Parents of a pregnant New Jersey school teacher killed in a suicide bombing in Jerusalem condemned the act and called on the United States to support Israel's defense efforts.

"In order to make a political point, terrorists murdered our only daughter and her future child," said Alan Hayman, reading a brief statement Thursday at his Hollywood home as his wife, Shifra, wept at his side.

Judith Shoshana Greenbaum, 31, of Passaic, N.J., was among 15 people killed when a Palestinian suicide bomber detonated a nail-studded explosive inside a crowded pizzeria early Thursday.

"She was there to learn in the eternal home of the Jewish people," her father said. "Israel must act to preserve the lives of its citizens and we hope that President Bush will support Israel's efforts to defend itself and its own people."

Islamic Jihad and Hamas, militant Palestinian groups that have been carrying out bomb attacks against Israel for years, both claimed responsibility for the bombing.

Greenbaum, who was four months pregnant, was finishing up a six-week visit during which she had been taking graduate classes in education. She was to have returned to the United States on Monday. Her husband, Shmuel, already had left.

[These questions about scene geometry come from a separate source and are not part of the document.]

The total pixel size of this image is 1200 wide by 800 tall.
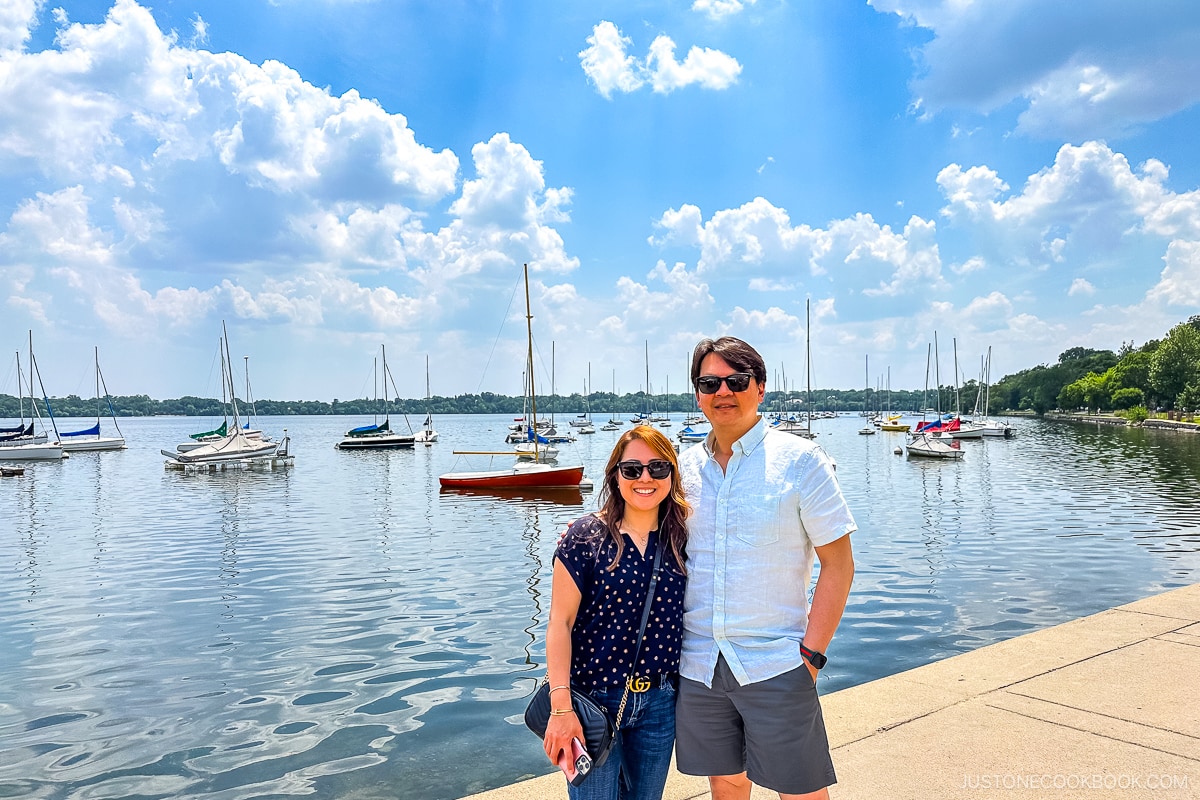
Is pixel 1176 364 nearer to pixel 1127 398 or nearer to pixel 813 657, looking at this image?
pixel 1127 398

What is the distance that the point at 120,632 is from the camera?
12.2 m

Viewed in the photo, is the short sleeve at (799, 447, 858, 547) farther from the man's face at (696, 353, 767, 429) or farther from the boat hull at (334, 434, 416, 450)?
the boat hull at (334, 434, 416, 450)

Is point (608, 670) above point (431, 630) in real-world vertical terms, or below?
above

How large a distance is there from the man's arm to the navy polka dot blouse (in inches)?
19.4

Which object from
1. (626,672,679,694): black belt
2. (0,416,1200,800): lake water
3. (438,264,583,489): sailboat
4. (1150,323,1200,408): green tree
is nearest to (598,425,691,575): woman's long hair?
(626,672,679,694): black belt

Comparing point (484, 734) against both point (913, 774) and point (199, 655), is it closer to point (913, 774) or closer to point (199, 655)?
point (913, 774)

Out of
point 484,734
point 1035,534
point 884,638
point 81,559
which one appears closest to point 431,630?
point 484,734

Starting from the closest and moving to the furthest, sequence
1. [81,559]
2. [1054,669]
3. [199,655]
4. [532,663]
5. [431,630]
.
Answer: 1. [1054,669]
2. [532,663]
3. [199,655]
4. [431,630]
5. [81,559]

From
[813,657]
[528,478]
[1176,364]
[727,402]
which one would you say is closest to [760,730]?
[813,657]

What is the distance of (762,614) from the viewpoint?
119 inches

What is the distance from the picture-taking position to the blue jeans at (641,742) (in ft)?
10.1

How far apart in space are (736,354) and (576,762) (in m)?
1.61

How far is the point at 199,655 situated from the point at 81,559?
1070 centimetres

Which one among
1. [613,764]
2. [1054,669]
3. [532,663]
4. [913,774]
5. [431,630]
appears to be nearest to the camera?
[613,764]
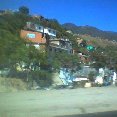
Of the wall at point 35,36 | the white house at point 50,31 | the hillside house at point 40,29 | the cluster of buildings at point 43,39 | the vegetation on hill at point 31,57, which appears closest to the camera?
the vegetation on hill at point 31,57

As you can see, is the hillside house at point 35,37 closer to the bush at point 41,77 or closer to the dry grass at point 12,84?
the bush at point 41,77

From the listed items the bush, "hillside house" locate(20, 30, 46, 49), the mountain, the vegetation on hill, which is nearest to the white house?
the mountain

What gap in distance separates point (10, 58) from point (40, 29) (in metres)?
27.9

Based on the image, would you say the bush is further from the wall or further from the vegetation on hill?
the wall

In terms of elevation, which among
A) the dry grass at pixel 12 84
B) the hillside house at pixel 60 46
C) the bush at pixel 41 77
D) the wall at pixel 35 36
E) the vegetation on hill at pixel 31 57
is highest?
the wall at pixel 35 36

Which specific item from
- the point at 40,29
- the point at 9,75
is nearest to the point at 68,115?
the point at 9,75

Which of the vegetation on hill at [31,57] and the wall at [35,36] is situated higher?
the wall at [35,36]

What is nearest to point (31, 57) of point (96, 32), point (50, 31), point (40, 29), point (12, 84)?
point (12, 84)

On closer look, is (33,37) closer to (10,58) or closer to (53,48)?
(53,48)

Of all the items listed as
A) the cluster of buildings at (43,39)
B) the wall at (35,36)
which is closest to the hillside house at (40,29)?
the cluster of buildings at (43,39)

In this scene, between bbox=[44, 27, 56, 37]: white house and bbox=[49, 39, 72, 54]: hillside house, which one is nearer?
bbox=[49, 39, 72, 54]: hillside house

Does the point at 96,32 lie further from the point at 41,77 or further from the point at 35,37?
the point at 41,77

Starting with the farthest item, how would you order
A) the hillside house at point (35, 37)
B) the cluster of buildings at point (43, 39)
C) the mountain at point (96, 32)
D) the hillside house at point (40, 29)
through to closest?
the mountain at point (96, 32)
the hillside house at point (40, 29)
the cluster of buildings at point (43, 39)
the hillside house at point (35, 37)

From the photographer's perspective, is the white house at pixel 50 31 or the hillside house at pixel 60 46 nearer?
the hillside house at pixel 60 46
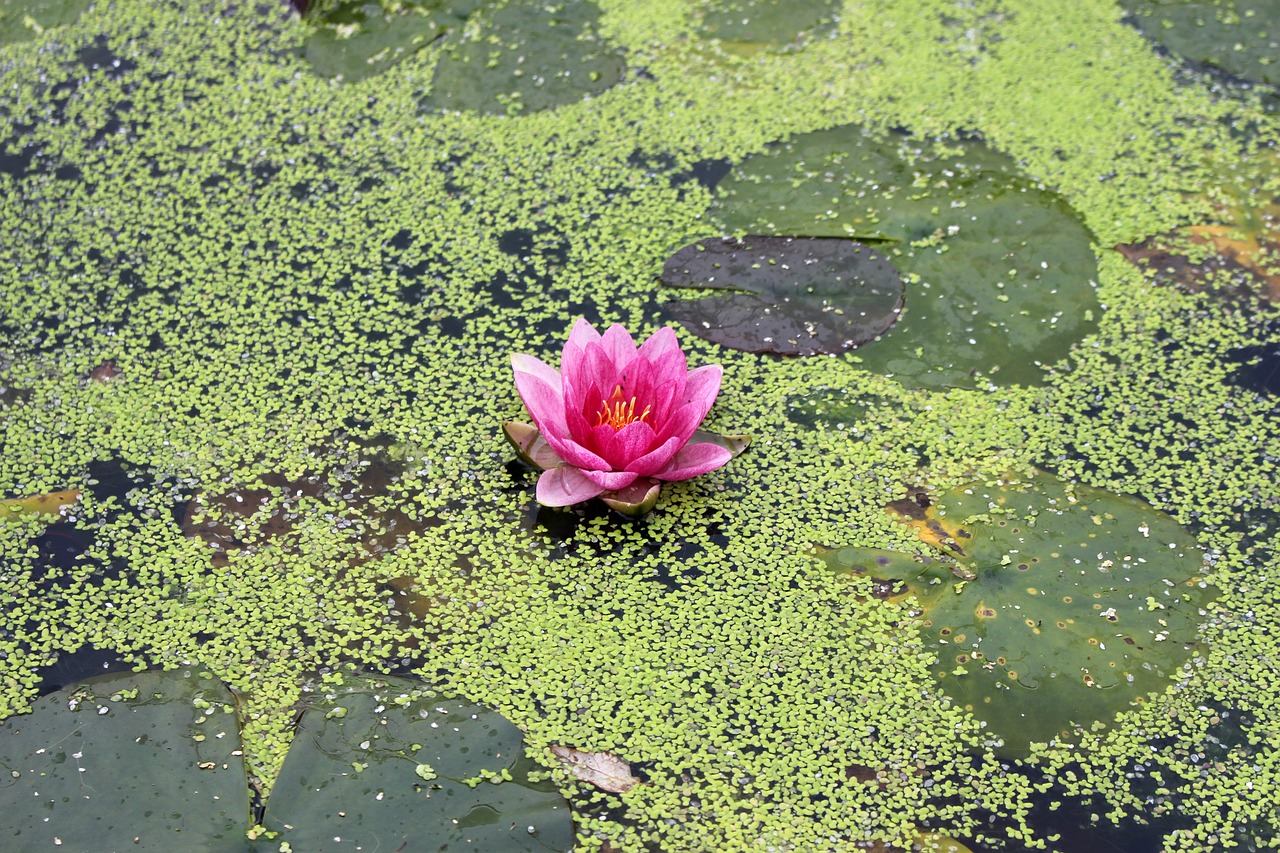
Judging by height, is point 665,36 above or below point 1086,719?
above

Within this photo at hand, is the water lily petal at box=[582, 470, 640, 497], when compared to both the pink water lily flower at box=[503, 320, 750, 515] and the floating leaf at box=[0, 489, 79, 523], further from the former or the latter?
the floating leaf at box=[0, 489, 79, 523]

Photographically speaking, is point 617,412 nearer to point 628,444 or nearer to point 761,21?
point 628,444

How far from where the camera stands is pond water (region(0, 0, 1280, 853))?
208 centimetres

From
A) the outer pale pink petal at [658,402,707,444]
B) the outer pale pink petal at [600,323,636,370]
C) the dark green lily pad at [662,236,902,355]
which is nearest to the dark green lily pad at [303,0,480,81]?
the dark green lily pad at [662,236,902,355]

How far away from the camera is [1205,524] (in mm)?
2486

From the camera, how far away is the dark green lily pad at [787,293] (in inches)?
109

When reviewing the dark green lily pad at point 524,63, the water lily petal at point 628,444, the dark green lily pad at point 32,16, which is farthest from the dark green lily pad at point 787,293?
the dark green lily pad at point 32,16

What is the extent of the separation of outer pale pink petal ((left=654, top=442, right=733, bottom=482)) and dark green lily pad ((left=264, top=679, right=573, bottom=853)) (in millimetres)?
620

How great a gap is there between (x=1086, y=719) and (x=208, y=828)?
155 cm

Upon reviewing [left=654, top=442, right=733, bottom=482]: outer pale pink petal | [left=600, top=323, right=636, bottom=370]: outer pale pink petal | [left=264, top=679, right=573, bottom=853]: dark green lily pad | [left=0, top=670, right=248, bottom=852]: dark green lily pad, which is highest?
[left=600, top=323, right=636, bottom=370]: outer pale pink petal

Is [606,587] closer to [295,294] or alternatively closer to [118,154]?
[295,294]

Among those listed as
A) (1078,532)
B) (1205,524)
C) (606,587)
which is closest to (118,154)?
(606,587)

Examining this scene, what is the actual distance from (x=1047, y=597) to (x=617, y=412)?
3.03 feet

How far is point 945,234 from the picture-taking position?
117 inches
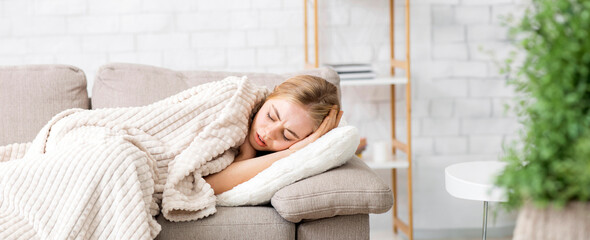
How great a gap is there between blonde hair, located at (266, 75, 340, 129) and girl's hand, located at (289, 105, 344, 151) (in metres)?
0.01

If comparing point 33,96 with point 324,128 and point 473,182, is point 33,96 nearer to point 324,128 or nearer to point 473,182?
point 324,128

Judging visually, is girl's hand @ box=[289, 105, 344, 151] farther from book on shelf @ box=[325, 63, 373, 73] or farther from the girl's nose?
book on shelf @ box=[325, 63, 373, 73]

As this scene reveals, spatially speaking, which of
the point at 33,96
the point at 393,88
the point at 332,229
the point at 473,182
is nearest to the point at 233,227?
the point at 332,229

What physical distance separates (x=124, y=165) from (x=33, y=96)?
86 centimetres

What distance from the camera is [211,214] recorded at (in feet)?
6.11

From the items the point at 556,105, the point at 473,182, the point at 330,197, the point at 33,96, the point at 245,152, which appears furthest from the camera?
the point at 33,96

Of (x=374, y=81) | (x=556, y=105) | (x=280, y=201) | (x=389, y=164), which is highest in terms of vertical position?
(x=556, y=105)

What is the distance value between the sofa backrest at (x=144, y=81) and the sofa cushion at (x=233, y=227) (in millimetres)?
607

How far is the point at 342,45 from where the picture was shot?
3293mm

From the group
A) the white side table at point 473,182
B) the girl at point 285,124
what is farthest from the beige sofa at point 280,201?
the white side table at point 473,182

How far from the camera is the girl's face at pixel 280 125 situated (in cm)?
197

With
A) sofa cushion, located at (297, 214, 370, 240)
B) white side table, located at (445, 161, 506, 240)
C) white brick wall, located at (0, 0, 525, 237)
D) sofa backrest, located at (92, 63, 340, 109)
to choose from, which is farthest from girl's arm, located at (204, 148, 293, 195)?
white brick wall, located at (0, 0, 525, 237)

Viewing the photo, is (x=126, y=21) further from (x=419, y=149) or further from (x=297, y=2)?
(x=419, y=149)

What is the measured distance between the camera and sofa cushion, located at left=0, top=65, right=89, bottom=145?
7.53 ft
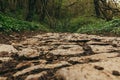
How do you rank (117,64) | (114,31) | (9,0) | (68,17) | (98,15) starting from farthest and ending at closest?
(68,17) < (98,15) < (9,0) < (114,31) < (117,64)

"Now everyone's going to start feeling what happened in Israel," the couple's friend, Abraham Baruchov, told The Star-Ledger of Newark. "This brings it home."

The Haymans will miss their daughter's funeral in Israel on Friday because they couldn't make plane connections that would get them there in time. They will attend a memorial service later to place a stone at her grave, said Rabbi Marvin Hier, executive director of the Simon Wiesenthal Center.

Hier condemned the bombing as the work of "maniacs."

"The terrorists knew that families eat there," he said. "So who are they attacking? Women and children. ... That's who their war is against."